Dachte sich auch der junge Gotthold Ephraim Lessing. Gerade 26 Jahre alt und eigentlich Medizinstudent sitzt er 1755 mit seinem Kumpel Moses Mendelssohn in einem französischen Stück. Bei Kollege Moses kullern die Tränen. Bei Gotthold Ephraim klingelt im Kopf schon die Kasse. Alte Weiber zum Heulen bringen, das könne er auch. Mendelssohn schnäuzt und hält dagegen. Die Wette gilt: In sechs Wochen will Lessing das rührendste Rührstück der bisherigen Dramengeschichte geschrieben haben. So erzählt es die Anekdote.
Tränendrüsen!!
Fakt ist: Tatsächlich legt Lessing das erste Bürgerliche Trauerspiel überhaupt hin. Und das ist schon Tragikkniff Nummer 1. Statt wie bis dahin gemäß französischer Theaterkonvention für Trauriges nur hohes Personal auf die Bühne zu bringen: Könige, Prinzessinnen, Adelige also zu verstricken in Ränke und Intrigen und Mord und Totschlag… Stattdessen macht Lessing die Bürgerstochter Miss Sara Sampson zur Hauptfigur seines gleichnamigen Dramas.

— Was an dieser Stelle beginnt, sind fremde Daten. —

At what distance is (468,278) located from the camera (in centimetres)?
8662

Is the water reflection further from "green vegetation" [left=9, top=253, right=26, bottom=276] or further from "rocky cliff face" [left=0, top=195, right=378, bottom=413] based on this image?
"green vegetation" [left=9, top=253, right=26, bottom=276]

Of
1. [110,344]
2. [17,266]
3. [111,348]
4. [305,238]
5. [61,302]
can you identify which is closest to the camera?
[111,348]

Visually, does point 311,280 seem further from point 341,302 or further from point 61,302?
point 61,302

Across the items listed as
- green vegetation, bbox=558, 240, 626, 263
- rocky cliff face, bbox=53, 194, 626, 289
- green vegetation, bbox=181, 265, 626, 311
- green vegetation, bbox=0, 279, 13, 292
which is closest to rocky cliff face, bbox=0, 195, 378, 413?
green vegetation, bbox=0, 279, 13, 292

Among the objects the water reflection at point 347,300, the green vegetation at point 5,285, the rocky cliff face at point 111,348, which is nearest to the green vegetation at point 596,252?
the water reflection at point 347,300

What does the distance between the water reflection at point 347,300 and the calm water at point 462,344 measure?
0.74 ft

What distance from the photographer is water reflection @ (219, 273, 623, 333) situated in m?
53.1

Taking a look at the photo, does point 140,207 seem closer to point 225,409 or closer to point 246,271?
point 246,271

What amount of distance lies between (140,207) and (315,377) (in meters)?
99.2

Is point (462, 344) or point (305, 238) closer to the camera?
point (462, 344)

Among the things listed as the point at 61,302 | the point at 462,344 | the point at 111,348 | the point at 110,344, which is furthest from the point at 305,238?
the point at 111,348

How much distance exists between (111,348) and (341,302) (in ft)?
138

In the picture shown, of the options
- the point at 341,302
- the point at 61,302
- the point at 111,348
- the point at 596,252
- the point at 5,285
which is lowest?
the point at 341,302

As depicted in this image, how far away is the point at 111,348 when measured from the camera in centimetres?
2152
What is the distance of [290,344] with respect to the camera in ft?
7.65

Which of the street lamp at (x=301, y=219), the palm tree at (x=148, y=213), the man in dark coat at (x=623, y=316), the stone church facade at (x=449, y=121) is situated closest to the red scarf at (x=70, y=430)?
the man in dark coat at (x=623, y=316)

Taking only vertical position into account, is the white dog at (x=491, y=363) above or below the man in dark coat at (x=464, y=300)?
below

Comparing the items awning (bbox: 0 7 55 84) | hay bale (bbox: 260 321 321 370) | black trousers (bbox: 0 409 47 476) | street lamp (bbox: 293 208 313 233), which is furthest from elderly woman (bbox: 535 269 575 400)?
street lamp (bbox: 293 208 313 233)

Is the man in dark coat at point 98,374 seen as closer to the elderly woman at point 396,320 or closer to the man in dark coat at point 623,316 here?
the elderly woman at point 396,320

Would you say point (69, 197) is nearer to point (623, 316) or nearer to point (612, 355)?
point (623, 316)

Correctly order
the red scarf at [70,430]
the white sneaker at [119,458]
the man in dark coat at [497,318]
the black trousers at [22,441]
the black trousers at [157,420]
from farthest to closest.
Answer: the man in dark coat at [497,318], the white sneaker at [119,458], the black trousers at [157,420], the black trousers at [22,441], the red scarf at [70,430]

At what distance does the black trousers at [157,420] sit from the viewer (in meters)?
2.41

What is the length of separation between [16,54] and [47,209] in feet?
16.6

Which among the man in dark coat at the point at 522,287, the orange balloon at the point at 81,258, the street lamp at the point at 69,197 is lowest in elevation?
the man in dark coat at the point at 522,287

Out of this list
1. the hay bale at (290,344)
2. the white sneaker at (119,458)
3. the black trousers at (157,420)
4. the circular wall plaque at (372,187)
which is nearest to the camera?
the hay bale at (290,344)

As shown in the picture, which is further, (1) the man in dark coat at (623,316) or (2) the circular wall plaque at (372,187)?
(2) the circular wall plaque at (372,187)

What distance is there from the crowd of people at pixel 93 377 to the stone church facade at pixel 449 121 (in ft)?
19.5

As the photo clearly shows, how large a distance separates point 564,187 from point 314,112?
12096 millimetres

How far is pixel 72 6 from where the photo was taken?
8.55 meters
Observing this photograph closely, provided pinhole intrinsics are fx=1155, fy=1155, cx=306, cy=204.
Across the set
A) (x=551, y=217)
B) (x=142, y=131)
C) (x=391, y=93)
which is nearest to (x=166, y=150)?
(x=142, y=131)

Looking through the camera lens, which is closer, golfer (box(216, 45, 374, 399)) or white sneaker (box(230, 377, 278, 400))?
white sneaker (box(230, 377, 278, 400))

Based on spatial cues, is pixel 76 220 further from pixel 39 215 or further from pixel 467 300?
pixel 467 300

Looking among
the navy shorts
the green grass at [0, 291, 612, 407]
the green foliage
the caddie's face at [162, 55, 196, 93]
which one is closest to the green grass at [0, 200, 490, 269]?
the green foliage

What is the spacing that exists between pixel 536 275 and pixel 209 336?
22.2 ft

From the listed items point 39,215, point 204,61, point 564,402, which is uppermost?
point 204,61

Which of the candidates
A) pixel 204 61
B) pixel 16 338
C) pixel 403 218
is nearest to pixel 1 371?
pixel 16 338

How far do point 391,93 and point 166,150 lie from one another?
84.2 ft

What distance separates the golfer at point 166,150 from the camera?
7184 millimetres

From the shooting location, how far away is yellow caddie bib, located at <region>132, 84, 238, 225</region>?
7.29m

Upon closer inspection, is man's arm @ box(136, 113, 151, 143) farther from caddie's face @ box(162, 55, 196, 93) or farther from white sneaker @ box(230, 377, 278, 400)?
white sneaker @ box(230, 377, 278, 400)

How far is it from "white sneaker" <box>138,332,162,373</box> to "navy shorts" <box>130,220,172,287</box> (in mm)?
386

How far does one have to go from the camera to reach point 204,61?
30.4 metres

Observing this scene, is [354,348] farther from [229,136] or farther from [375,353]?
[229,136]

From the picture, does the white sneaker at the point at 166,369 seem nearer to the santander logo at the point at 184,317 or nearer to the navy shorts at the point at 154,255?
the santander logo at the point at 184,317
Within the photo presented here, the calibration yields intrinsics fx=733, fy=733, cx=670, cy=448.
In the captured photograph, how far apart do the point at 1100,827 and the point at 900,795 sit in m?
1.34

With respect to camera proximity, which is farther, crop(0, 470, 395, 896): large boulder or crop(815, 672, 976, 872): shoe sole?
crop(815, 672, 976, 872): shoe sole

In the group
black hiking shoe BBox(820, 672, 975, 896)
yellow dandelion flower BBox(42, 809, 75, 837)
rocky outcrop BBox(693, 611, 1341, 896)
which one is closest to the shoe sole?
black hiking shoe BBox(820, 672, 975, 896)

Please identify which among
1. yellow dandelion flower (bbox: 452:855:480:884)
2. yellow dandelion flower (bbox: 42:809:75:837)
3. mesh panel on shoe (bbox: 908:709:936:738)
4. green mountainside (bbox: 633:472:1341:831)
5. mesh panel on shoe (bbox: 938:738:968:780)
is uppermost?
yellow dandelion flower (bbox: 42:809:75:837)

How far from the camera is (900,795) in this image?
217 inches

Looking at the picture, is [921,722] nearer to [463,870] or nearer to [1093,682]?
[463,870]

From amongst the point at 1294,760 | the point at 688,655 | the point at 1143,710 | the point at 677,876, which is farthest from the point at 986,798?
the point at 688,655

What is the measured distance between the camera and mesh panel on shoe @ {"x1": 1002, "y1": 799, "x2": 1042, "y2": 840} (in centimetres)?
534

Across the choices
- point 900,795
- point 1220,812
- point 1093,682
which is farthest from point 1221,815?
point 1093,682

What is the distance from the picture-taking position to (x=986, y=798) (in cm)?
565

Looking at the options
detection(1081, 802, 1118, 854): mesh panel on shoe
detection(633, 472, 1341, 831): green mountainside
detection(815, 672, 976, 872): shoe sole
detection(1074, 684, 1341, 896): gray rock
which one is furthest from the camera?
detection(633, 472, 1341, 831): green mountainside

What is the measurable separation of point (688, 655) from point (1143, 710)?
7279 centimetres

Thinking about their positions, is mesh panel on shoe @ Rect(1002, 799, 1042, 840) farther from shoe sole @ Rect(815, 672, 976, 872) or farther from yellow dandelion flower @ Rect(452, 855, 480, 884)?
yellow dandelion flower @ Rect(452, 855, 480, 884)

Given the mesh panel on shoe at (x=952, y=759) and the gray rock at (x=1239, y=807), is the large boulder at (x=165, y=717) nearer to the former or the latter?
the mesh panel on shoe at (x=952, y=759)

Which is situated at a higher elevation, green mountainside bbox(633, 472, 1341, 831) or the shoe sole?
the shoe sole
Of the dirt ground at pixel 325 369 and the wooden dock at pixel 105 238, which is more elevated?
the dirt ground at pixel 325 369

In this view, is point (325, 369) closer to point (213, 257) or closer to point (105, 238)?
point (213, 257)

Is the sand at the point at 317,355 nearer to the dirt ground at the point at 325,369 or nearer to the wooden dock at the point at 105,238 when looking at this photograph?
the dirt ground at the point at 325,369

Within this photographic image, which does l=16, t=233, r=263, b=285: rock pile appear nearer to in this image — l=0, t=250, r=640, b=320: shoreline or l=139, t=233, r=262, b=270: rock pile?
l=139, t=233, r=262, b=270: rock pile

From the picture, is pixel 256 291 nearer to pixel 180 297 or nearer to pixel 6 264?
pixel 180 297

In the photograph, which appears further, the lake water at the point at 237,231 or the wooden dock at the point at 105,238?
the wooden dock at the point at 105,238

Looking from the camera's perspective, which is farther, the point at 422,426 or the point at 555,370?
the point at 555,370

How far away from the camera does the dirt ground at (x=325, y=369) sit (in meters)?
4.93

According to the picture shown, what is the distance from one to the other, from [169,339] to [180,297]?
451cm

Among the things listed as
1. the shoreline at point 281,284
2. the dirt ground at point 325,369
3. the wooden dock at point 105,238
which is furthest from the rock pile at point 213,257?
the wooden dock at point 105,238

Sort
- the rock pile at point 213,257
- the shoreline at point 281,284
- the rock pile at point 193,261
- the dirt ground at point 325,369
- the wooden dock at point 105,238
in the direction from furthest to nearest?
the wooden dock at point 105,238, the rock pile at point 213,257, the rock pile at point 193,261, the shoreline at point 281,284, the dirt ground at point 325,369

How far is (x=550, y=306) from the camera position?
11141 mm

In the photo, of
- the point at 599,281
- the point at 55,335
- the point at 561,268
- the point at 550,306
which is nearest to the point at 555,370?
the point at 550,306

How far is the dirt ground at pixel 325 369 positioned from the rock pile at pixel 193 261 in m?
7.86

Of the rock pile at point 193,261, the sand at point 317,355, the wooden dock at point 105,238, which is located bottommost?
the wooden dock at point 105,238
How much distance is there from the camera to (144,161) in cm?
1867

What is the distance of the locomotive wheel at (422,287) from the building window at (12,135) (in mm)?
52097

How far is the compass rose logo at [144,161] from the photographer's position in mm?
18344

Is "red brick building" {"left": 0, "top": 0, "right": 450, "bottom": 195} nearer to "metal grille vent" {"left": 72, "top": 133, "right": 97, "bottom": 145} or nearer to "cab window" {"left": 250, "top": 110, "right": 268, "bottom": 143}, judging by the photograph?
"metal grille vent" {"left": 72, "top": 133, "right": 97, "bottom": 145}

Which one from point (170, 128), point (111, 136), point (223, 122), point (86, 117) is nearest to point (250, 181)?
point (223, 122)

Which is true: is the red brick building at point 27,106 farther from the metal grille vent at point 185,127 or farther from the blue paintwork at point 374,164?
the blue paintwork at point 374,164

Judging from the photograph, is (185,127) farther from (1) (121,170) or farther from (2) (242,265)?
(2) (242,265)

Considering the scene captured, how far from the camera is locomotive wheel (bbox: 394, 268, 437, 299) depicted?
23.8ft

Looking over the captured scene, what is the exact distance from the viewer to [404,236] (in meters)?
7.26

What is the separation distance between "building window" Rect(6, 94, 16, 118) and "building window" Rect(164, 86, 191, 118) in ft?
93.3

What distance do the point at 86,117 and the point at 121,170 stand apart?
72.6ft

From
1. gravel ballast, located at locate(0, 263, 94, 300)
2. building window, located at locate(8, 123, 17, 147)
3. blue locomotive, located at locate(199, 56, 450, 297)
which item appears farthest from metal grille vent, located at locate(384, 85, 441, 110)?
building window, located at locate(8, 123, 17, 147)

Und setzt gleich Tragikkniff Nummer 2 an: Nicht wie bei bisherigen Werken ist das Schicksal, sind höhere Mächte verantwortlich, für das, was passiert, sondern die Protagonisten selber. Und es passiert jede Menge. Selbstverschuldet. Und aus Liebe.
Ach…
Die soll es nicht geben zwischen seiner tugendhaften Tochter Sara und dem genusssüchtigen, an höfisches Leben gewohnten Libertin Mellefont, befindet Vater Sampson. Sara ist hin und hergerissen zwischen Moral, Anstand und wahrer Liebe. Für die brennt sie durch mit Mellefont. In einem Gasthaus steigen die beiden ab. Dort wartet schon seine Ex, die Marwood, samt Tochter und samt Rückeroberungsplan. Der zielt allerdings lediglich auf Lust und Leidenschaft. Früher mochte Mellefont das, heute ist er tugendhaft – Saras wegen. Und die will er auch gegen alle Standeskonventionen heiraten. Dagegen hat wiederum die Marwood etwas. Sie vergiftet Sara im Gasthaus. Garaus bedeutet das erst, als die sterbende Sara Frieden gemacht hat mit ihrem Vater, der nachgereist ist und plötzlich auch in der Gaststube steht. Weil er Mellefont doch als Schwiegersohn annehmen will. Mellefont weigert sich. Die sterbende Sara verzeiht ihm das. Auch der Marwood verzeiht sie noch eben. Mellefont verzeiht sich selber nichts und sticht sich den Dolch in die Brust. Dafür verzeiht Saras Vater wiederum beiden Kindern – und – Achtung: Tragigkniff Nummer 3 – organisiert ein gemeinsames Begräbnis: Ewige tugendhafte Liebe. Vereint im Grab.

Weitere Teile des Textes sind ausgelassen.